Still life 03
“The 2012 phenomenon comprises a range of eschatological beliefs that cataclysmic or transformative events will occur on December 21, 2012, which is said to be the end-date of a 5,125-year-long cycle in the Mayan Long Count calendar. Various astronomical alignments and numerological formulae related to this date have been proposed.” (http://en.wikipedia.org/wiki/2012_phenomenon)
We’re beginning to see the heating up of fervour—and fear—regarding a new time for an apocalyptic catastrophe for planet earth and its people. We always have to have one, don’t we? Y2K—although not astrologically based—kept the world on tenterhooks for a few years. Christian literalism has always been tempted by the lure of numerology to find predictive meaning in the unexplained co-incidents that are inevitable and can be interpreted a thousand different ways. Similarly, astronomical convergences lend themselves to prophetic interpretations: the exact moment when the moon covers the sun is interpreted as being a more significant moment than others, as are solstices and equinoxes.

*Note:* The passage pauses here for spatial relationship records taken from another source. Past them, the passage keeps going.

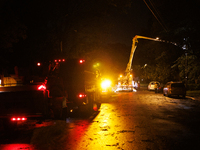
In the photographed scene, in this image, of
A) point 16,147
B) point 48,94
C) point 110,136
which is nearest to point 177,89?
point 48,94

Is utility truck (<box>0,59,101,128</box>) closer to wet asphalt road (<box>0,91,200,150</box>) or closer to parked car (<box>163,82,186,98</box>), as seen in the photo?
wet asphalt road (<box>0,91,200,150</box>)

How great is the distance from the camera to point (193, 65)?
27531 millimetres

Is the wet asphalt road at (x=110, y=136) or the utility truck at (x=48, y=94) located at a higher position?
the utility truck at (x=48, y=94)

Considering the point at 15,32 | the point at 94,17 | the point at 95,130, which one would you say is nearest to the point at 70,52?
the point at 94,17

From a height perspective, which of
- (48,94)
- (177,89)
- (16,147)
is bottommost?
(16,147)

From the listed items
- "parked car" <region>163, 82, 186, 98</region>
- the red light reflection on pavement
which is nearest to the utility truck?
the red light reflection on pavement

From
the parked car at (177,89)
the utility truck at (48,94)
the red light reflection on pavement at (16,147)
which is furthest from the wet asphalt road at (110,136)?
the parked car at (177,89)

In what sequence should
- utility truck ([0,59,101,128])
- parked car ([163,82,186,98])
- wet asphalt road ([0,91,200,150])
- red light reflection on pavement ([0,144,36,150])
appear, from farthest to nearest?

To see how we’re being prepared to be afraid from now until December 21, 2012 (winter solstice meets 12/12), click on http://www.greatdreams.com/2012.htm. Here you’ll find the Mayan Calendar theories that form the basis for this new apocalyptic disaster schedule. Here you’ll read how Sweden, Norway, Russia and the George Bush family are preparing to survive the holocaust. Here you’ll see amateur science bend reality to fit fantasy. Why anyone but a fool would want to survive for a month longer than others after the earth has been decimated is not addressed, however.

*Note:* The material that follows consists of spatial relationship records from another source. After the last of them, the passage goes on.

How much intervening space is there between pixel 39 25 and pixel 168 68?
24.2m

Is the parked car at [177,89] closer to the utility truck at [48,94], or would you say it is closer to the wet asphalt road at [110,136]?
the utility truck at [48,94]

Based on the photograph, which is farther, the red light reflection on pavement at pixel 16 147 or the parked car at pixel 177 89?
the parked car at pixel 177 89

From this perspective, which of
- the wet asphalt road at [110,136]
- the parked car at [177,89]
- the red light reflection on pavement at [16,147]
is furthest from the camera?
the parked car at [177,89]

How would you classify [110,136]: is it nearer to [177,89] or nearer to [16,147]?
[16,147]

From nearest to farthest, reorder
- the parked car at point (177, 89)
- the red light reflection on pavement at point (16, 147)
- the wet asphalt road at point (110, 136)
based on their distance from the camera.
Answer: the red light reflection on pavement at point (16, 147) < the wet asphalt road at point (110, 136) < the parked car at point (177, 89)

In my childhood, end-times interpretation was used to frighten me into making what my elders considered to be the right choices . . . "get born again so you don’t get caught out when the rapture happens, which could well be tomorrow." These recent predictions of “the end” don’t seem to have a discernable purpose however, unless it is to get me to spend a lot of money to secure myself and my family by building a bunker and stocking it with a year’s supply of food. We shouldn’t easily dismiss the possibility that end-times predictions astrologically based are economically driven.
The future cannot be predicted, just as the past cannot be erased. Futures can be shaped however, at least in the microcosmic sense, by people who have their wits about them and are focused on the realities around them. End time predictions blunt the application of our potential by telling us, basically, that we live under the cloud of predistination, fatalism and inevitability.
In short, I predict catastrophes aplenty in 2012. But they won’t have anything to do with the cycles of the Mayan calendar, the convergence of the planes of galaxies or the coincidences of dates and numbers. 2012’s catastrophes will be caused—like 2011’s—by the colossal waste of human potential; the splurging of scarce resources in end games that are illusions.